Around 80 minutes before the tornado struck the warehouse, the driver sent a message — seen and screenshot by Bloomberg — to the supervisor saying, "radio's been going off."
The supervisor told her to "just keep delivering," adding that "we can't just call people back for a warning unless Amazon tells us to," according to the text messages cited by Bloomberg. A person with knowledge of the situation confirmed to Bloomberg the authenticity of the messages between the driver and the supervisor.
When the driver sent another message to her supervisor, around 30 minutes later, saying that she could hear tornado alarms, the supervisor replied to say she should continue with her deliveries, per the texts reported by Bloomberg.
The supervisor then sent another message, telling the driver to "shelter in place for now, I just got word from Amazon", per the texts seen by Bloomberg, before adding, "give it about 15-20 minutes and then continue as normal."

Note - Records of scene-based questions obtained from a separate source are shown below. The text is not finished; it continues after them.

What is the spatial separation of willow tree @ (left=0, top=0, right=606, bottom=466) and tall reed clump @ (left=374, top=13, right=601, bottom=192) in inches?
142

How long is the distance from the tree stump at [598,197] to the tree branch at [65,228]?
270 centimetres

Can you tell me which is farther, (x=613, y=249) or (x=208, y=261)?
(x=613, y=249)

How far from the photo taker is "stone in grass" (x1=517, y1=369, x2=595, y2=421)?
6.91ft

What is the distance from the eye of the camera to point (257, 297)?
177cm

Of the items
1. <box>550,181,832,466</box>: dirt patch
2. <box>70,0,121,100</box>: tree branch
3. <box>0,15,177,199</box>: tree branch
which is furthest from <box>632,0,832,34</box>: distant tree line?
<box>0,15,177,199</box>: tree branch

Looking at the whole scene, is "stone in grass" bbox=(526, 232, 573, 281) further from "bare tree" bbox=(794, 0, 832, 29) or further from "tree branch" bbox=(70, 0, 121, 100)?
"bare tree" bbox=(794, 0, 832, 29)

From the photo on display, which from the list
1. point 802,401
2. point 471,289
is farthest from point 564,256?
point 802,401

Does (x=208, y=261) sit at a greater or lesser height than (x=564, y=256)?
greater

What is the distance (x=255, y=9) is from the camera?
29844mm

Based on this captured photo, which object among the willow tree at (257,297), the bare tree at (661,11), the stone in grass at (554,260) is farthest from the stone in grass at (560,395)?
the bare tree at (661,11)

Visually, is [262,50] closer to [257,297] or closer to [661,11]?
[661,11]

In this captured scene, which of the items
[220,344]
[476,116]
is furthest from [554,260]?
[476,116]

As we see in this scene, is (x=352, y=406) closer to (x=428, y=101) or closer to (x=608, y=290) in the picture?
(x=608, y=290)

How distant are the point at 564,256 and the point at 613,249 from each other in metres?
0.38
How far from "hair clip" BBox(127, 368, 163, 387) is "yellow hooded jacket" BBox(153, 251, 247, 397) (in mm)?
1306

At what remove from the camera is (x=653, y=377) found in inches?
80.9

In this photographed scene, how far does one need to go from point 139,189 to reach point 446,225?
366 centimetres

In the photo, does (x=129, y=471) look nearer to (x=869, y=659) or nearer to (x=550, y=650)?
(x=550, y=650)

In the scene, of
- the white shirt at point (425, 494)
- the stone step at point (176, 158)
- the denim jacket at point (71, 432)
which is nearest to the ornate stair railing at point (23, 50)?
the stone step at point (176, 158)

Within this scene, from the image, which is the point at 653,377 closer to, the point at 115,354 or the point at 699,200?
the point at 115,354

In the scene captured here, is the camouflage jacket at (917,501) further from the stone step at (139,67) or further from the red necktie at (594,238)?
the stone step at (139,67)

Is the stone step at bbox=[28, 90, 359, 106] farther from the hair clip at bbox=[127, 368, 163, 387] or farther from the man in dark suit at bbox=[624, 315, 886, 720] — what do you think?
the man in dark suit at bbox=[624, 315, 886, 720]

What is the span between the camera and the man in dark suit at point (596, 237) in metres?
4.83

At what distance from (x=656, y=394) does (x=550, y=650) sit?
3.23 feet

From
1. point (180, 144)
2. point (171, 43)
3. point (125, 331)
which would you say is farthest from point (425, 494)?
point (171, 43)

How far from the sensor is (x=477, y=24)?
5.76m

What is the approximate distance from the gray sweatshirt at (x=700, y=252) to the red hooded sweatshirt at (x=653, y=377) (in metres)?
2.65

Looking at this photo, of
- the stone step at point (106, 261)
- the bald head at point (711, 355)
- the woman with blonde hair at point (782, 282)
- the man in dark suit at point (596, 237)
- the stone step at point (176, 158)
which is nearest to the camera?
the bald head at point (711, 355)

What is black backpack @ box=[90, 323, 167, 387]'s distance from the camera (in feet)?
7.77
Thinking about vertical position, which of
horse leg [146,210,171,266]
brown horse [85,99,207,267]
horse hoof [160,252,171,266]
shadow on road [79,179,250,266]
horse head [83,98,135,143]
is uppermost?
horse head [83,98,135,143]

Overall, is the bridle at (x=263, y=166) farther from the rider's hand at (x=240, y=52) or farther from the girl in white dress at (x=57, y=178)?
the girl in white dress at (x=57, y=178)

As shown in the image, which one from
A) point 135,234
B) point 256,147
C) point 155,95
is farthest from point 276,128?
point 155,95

The driver then told her supervisor in a subsequent message that she was going to return to base in Edwardsville for her own personal safety, adding that there was no place to shelter near her and the storm would be on top of her in 30 minutes, Bloomberg reported.
"If you decided to come back, that choice is yours. But I can tell you it won't be viewed as for your own safety. The safest practice is to stay exactly where you are. If you decide to return with your packages, it will be viewed as you refusing your route, which will ultimately end with you not having a job come tomorrow morning," the supervisor then wrote in the text to the driver, per Bloomberg.
After a few more text messages, the supervisor told the driver to stop and find shelter in place because a tornado had hit the warehouse and she wouldn't be able to access it, Bloomberg reported.
Amazon didn't immediately respond to Insider's request for comment about the incident.
A company spokesperson told Bloomberg in a statement that the supervisor didn't follow the standard safety protocols. They should have told the driver to find shelter if the driver could hear tornado sirens, the spokesperson said.